We have a fairly beefy server (15 GB RAM, 2 cores) running a reasonably large MongoDB instance. The Mongo instance hosts two separate databases that communicate via application code. The larger database (let's call it DB1) contains on the order of 100 million records with more being added all the time.

The second DB (let's call it DB2) contains about 10 million records and grows much more slowly (there are a lot of writes, but most are updates).

Recently, we noticed that reads on DB2 have become ridiculously slow, taking up to 2-3 minutes to simply loop through about a 1000 records. On profiling the query, it looks like the right indexes are set and are being used, but that the performance for some as-yet unknown reason has completely fallen off a cliff.

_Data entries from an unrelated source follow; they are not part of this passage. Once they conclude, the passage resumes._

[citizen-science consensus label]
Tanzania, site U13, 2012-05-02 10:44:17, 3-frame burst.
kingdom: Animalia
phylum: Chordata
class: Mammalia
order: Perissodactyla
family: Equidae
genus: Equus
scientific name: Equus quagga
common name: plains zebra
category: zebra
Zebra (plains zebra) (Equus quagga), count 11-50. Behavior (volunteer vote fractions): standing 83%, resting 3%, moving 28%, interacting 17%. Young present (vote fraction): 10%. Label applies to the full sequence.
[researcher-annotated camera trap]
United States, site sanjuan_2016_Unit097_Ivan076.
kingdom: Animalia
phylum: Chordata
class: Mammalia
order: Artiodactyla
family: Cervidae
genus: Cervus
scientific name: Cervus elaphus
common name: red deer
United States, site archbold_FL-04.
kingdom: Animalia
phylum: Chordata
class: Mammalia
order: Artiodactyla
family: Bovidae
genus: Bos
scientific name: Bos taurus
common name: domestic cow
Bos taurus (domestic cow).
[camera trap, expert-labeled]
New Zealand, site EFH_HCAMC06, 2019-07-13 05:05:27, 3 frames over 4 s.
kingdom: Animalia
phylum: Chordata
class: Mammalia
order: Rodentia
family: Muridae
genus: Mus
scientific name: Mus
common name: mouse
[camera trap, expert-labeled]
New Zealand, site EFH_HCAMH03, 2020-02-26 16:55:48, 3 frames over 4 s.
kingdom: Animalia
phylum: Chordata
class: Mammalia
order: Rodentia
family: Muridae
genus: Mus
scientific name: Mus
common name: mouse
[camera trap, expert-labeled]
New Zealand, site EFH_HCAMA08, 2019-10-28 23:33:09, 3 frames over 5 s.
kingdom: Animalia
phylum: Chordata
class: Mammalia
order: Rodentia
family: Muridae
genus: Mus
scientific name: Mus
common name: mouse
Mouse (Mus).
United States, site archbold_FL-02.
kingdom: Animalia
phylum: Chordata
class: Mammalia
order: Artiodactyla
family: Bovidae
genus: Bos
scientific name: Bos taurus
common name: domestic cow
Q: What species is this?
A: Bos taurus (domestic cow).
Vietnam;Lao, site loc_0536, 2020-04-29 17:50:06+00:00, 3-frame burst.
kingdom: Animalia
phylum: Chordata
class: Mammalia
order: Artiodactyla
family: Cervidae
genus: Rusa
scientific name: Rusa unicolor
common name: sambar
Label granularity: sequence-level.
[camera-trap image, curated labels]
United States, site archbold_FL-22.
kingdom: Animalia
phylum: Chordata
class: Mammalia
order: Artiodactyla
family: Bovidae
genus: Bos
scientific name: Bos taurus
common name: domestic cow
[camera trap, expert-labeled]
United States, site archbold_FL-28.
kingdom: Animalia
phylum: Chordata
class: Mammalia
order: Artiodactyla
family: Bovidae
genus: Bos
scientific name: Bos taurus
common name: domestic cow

Considering that DB2 doesn't grow much, could this be because DB1 is affecting the performance (maybe by competing for RAM)? Is there a more direct mechanism for two databases to interfere with each other?

I'm trying to identify the bottleneck here, so any pointers in the right direction would be much appreciated.

I should also note that while DB1's performance has also degraded a bit, it hasn't completely fallen off a cliff like DB2.

Best Answer

I can add, that WiredTiger and mongo 3.2.11 will not help you. Theoretically it hasn't global locks, but in practice I have a bit more beefier server (12 core, 96GB RAM) and two databases. DB1 is in production (it is only 300GB in size, so mostly in RAM) and DB2 which I prepare for next release.

Surprisingly, found that mass updates and deletes on DB2 (also 300GB), even in one thread (one console or java application) make regular indexed queries on DB1 run for 5-10 SECONDS.

When I stop all activity on DB2 it returns to 3-400ms.

In other topics I've read that deleting by unindexed field might lead to such behaviour, but unfortunately, not in my case. I update/delete by "_id" and still performance is terrible.